#### [Written exercise]
Update the listing below by changing "camera" to "viewer" everywhere it appears, leaving everything else unchanged. Leave the pictures out of your answer.

#### [Data shown]
--- Start ---

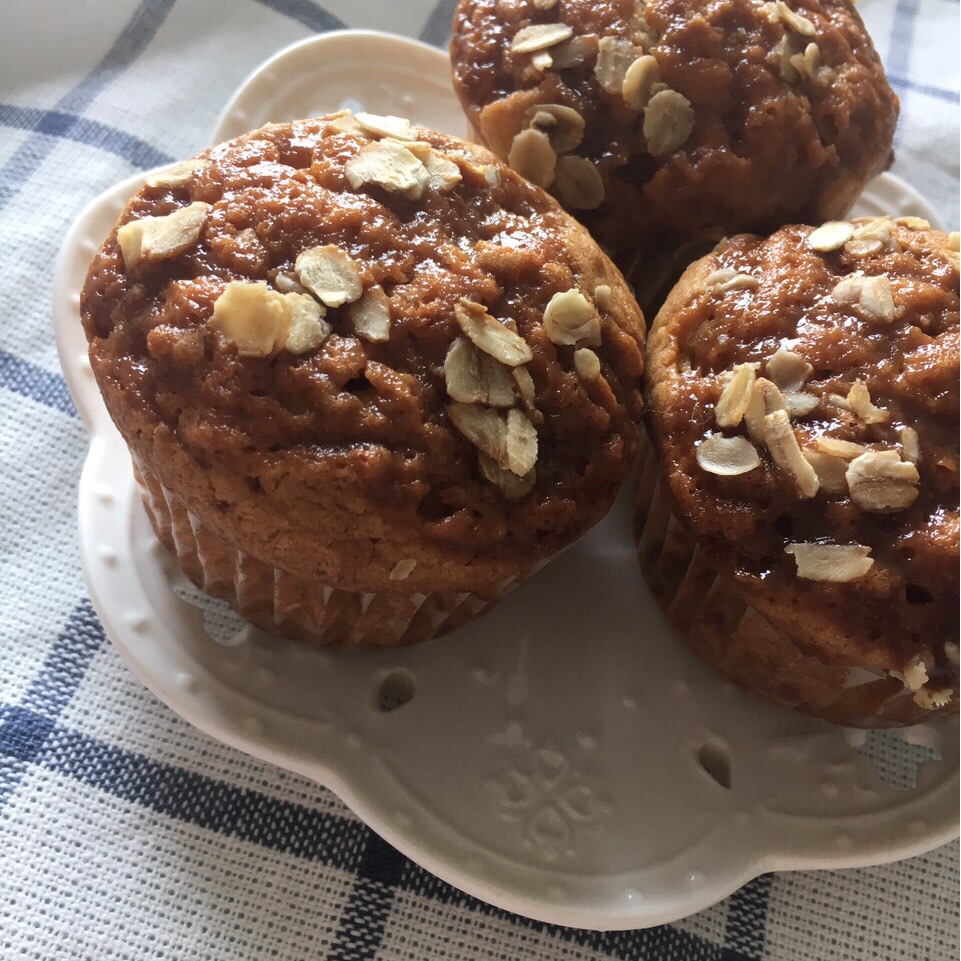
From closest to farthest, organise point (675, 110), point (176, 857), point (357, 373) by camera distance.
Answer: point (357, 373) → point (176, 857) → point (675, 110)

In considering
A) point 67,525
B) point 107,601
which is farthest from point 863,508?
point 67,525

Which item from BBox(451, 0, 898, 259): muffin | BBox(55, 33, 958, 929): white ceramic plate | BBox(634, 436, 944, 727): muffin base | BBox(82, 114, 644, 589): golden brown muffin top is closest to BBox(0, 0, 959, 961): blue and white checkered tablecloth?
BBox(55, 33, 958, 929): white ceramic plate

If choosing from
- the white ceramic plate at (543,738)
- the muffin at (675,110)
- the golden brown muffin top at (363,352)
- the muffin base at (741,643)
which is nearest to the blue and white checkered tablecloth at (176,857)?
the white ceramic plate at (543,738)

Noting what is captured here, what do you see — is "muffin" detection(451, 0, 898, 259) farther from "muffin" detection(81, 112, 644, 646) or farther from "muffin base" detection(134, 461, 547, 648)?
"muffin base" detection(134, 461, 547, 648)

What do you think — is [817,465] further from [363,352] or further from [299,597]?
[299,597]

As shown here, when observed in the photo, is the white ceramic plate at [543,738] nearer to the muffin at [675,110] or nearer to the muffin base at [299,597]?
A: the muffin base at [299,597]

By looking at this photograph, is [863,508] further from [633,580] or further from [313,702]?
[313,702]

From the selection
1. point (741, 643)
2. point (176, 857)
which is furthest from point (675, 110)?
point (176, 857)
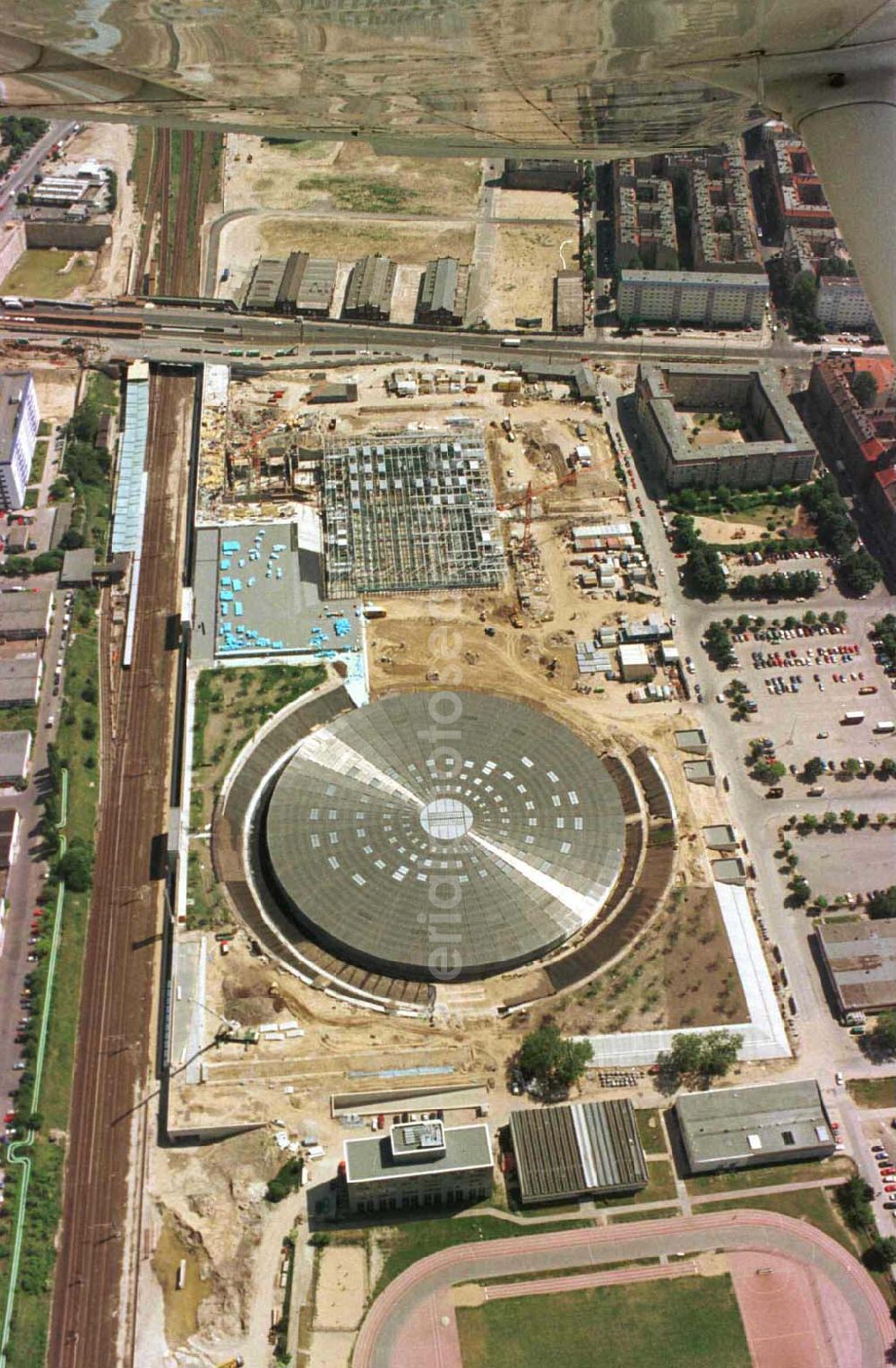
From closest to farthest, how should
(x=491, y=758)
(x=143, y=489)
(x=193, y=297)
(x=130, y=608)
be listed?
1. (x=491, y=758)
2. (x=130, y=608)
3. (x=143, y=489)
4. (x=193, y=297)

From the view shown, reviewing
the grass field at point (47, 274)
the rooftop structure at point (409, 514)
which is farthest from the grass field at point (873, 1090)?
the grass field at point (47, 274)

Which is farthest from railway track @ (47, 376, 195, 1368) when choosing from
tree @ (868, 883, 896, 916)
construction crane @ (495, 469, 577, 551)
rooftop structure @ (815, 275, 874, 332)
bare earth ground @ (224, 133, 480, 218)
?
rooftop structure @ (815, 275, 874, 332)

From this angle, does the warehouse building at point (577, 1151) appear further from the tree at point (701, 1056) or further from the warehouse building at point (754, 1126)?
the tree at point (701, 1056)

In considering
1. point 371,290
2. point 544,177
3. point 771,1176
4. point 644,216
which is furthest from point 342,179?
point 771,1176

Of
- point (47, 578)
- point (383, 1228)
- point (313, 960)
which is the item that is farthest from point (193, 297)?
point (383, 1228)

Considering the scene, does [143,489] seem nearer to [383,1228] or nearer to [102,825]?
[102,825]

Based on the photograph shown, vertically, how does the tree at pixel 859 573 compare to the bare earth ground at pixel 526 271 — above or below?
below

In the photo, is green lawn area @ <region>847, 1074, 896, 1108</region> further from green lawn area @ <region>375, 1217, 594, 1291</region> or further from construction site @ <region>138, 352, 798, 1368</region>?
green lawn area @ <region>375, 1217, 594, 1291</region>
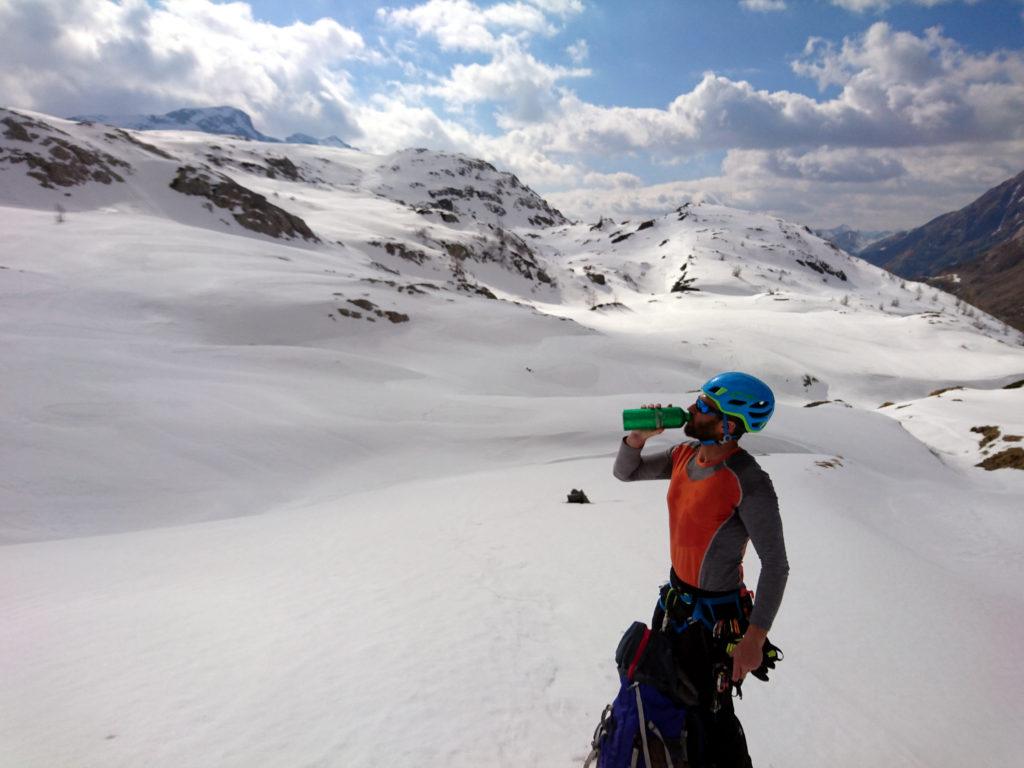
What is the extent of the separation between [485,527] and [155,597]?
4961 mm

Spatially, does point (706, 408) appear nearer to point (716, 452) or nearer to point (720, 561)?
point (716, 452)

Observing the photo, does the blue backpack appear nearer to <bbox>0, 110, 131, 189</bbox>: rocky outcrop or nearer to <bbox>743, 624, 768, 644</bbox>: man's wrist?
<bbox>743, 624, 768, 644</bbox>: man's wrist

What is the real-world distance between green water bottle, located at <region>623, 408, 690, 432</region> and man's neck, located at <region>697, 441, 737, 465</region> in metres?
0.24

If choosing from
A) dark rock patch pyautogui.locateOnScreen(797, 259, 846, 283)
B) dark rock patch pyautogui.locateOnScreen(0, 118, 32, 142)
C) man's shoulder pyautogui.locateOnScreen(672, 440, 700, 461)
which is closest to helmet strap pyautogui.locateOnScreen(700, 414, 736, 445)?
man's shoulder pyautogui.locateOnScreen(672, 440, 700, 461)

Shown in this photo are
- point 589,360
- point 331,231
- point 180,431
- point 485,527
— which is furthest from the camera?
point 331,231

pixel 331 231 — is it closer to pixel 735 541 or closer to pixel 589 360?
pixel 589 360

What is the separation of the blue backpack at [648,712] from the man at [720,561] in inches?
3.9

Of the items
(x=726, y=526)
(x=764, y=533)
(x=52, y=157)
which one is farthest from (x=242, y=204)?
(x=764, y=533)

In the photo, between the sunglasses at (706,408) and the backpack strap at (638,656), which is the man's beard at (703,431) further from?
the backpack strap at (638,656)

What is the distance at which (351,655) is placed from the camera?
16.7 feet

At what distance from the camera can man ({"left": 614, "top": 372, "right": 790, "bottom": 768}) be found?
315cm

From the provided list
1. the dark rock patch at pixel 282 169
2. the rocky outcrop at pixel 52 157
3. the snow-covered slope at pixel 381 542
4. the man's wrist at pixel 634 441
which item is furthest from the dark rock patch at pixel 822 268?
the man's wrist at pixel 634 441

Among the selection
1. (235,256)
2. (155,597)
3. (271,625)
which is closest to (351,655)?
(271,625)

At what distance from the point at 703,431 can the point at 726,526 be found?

--- End ---

#### [Finished exercise]
From closest to farthest, organise point (675, 110), point (176, 857), point (357, 373) by viewer distance.
Answer: point (357, 373) → point (176, 857) → point (675, 110)

In considering
A) point 67,525
B) point 107,601
which is farthest from point 863,508?
point 67,525

Which item from BBox(451, 0, 898, 259): muffin | BBox(55, 33, 958, 929): white ceramic plate | BBox(634, 436, 944, 727): muffin base | BBox(82, 114, 644, 589): golden brown muffin top is closest to BBox(0, 0, 959, 961): blue and white checkered tablecloth?
BBox(55, 33, 958, 929): white ceramic plate

If choosing from
- the white ceramic plate at (543,738)
- the muffin at (675,110)
- the golden brown muffin top at (363,352)
- the muffin base at (741,643)
which is nearest to the blue and white checkered tablecloth at (176,857)?
the white ceramic plate at (543,738)

Noting what is captured here, what do you see — is "muffin" detection(451, 0, 898, 259) farther from "muffin" detection(81, 112, 644, 646) or farther from "muffin base" detection(134, 461, 547, 648)?
"muffin base" detection(134, 461, 547, 648)

What do you think — is [817,465] further from [363,352] or further from [299,597]?
[299,597]

As shown here, when observed in the photo, is the white ceramic plate at [543,738] nearer to the muffin at [675,110] or nearer to the muffin base at [299,597]?
A: the muffin base at [299,597]

By looking at this photograph, is [863,508] further from [633,580] or further from [313,702]?
[313,702]

From the selection
1. point (741, 643)
2. point (176, 857)
which is furthest from point (675, 110)?
point (176, 857)
From closest to farthest, how should
(x=491, y=758)
(x=143, y=489)
(x=193, y=297)
(x=130, y=608)
be listed?
1. (x=491, y=758)
2. (x=130, y=608)
3. (x=143, y=489)
4. (x=193, y=297)

From the view shown, reviewing
the grass field at point (47, 274)
the rooftop structure at point (409, 514)
which is farthest from the grass field at point (873, 1090)?
the grass field at point (47, 274)

Which is farthest from railway track @ (47, 376, 195, 1368) when choosing from
tree @ (868, 883, 896, 916)
construction crane @ (495, 469, 577, 551)
rooftop structure @ (815, 275, 874, 332)
bare earth ground @ (224, 133, 480, 218)
?
rooftop structure @ (815, 275, 874, 332)

From this angle, does the warehouse building at point (577, 1151) appear further from the tree at point (701, 1056) or further from the warehouse building at point (754, 1126)?
the tree at point (701, 1056)

In considering
1. point 371,290
2. point 544,177
3. point 771,1176
4. point 644,216
which is furthest from point 342,179?
point 771,1176

Of
- point (47, 578)
- point (383, 1228)
- point (313, 960)
which is the item that is farthest from point (193, 297)?
point (383, 1228)

Considering the scene, does [143,489] seem nearer to [383,1228] or nearer to [102,825]?
[102,825]

Based on the photograph shown, vertically, how does the tree at pixel 859 573 compare to the bare earth ground at pixel 526 271 — above or below?
below

In the photo, is green lawn area @ <region>847, 1074, 896, 1108</region> further from green lawn area @ <region>375, 1217, 594, 1291</region> or further from construction site @ <region>138, 352, 798, 1368</region>?
green lawn area @ <region>375, 1217, 594, 1291</region>
What is the extent of the separation between [485,527] and [155,597]?
4961 mm

Spatially, does point (706, 408) appear nearer to point (716, 452) or nearer to point (720, 561)?
point (716, 452)

Observing the photo, does the blue backpack appear nearer to <bbox>0, 110, 131, 189</bbox>: rocky outcrop or nearer to <bbox>743, 624, 768, 644</bbox>: man's wrist?
<bbox>743, 624, 768, 644</bbox>: man's wrist

What is the real-world distance between green water bottle, located at <region>623, 408, 690, 432</region> and man's neck, located at <region>697, 441, 737, 465</region> in metres?
0.24

If choosing from
A) dark rock patch pyautogui.locateOnScreen(797, 259, 846, 283)
B) dark rock patch pyautogui.locateOnScreen(0, 118, 32, 142)
C) man's shoulder pyautogui.locateOnScreen(672, 440, 700, 461)
which is closest to helmet strap pyautogui.locateOnScreen(700, 414, 736, 445)?
man's shoulder pyautogui.locateOnScreen(672, 440, 700, 461)

Shown in this photo are
- point 589,360
- point 331,231
- point 180,431
- point 485,527
— which is furthest from the viewer?
point 331,231

pixel 331 231 — is it closer to pixel 735 541 or closer to pixel 589 360?
pixel 589 360

What is the separation of the blue backpack at [648,712] from the man at [720,561] in inches?
3.9

Of the items
(x=726, y=526)
(x=764, y=533)
(x=52, y=157)
which one is farthest from (x=242, y=204)?
(x=764, y=533)

In the photo, between the sunglasses at (706,408) and the backpack strap at (638,656), which is the man's beard at (703,431) further from?
the backpack strap at (638,656)

What is the distance at which (351,655) is placed from the viewer?
16.7 feet

At what distance from the viewer can man ({"left": 614, "top": 372, "right": 790, "bottom": 768}) be found?
315cm

From the provided list
1. the dark rock patch at pixel 282 169
2. the rocky outcrop at pixel 52 157
3. the snow-covered slope at pixel 381 542
4. the man's wrist at pixel 634 441
which item is furthest from the dark rock patch at pixel 822 268?
the man's wrist at pixel 634 441

Among the selection
1. (235,256)
2. (155,597)
3. (271,625)
which is closest to (351,655)?
(271,625)

At what distance from the point at 703,431 can the point at 726,526 be found?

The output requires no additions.